## Selected excerpt
════════════════════

Signed-off-by: Rusty Russell <rusty@rustcorp.com.au>
2022-06-27 17:21:35 +09:30
Michael Schmoock 033ac323d1 connectd: prefer IPv6 when available
Changelog-Changed: connectd: prefer IPv6 connections when available.
2022-06-17 20:30:16 +09:30
Rusty Russell 7c8dc62035 channeld: take over gossip_rcvd_filter.c and is_msg_gossip_broadcast.
channeld is the only user of these functions, since it now streams
all gossip itself.

Signed-off-by: Rusty Russell <rusty@rustcorp.com.au>
2022-06-17 14:14:02 +09:30
Rusty Russell 8b62e2584f connectd: remove enable-autotor-v2-mode option
Changelog-Removed: lightningd: removed `enable-autotor-v2-mode` option (deprecated v0.10.1)
Signed-off-by: Rusty Russell <rusty@rustcorp.com.au>
2022-05-18 10:15:36 +09:30
Rusty Russell 4343f720be connectd: remove assert which can trigger.
I have a test which reproduces this, too, and it's been seen in the
wild.  It seems we can add a subd as we're closing, which causes
this assert to trigger.

Fixes: #5254
Signed-off-by: Rusty Russell <rusty@rustcorp.com.au>
2022-05-16 09:59:42 +09:30
Rusty Russell 1c495ca5a8 connectd: fix accidental handling of old reconnections.
We had multiple reports of channels being unilaterally closed because
it seemed like the peer was sending old revocation numbers.

Turns out, it was actually old reestablish messages!  When we have a
reconnection, we would put the new connection aside, and tell lightningd
to close the current connection: when it did, we would restart
processing of the initial reconnection.

However, we could end up with *multiple* "reconnecting" connections,
while waiting for an existing connection to close.  Though the
connections were long gone, there could still be messages queued
(particularly the channel_reestablish message, which comes early on).

════════════════════

## A run of records
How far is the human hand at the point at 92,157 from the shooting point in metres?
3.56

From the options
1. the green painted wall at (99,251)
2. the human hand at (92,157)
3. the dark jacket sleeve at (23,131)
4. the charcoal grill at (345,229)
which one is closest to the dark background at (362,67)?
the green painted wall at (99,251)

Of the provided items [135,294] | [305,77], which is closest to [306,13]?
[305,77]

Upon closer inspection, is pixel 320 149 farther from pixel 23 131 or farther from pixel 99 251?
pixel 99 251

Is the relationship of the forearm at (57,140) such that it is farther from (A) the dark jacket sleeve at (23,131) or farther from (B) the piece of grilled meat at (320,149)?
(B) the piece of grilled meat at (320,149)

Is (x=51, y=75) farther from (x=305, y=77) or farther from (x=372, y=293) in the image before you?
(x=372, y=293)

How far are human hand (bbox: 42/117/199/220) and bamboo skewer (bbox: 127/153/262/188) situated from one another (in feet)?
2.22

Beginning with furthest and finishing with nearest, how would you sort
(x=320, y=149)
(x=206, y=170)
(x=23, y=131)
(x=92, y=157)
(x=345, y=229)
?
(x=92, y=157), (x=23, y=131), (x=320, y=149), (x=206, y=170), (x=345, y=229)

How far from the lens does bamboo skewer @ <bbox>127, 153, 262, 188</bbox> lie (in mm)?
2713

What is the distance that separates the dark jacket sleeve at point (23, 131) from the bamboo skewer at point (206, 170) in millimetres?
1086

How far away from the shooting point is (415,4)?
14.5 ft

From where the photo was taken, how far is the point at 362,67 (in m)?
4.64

════════════════════

## Given instruction 1
Transcribe the part of the commit log between "We had multiple" and "comes early on).", inclusive.
## Given instruction 2
How many lines of the records contain the string "meat", matching case exactly? Give only the number.

## Task response 1
We had multiple reports of channels being unilaterally closed because
it seemed like the peer was sending old revocation numbers.

Turns out, it was actually old reestablish messages!  When we have a
reconnection, we would put the new connection aside, and tell lightningd
to close the current connection: when it did, we would restart
processing of the initial reconnection.

However, we could end up with *multiple* "reconnecting" connections,
while waiting for an existing connection to close.  Though the
connections were long gone, there could still be messages queued
(particularly the channel_reestablish message, which comes early on).

## Task response 2
2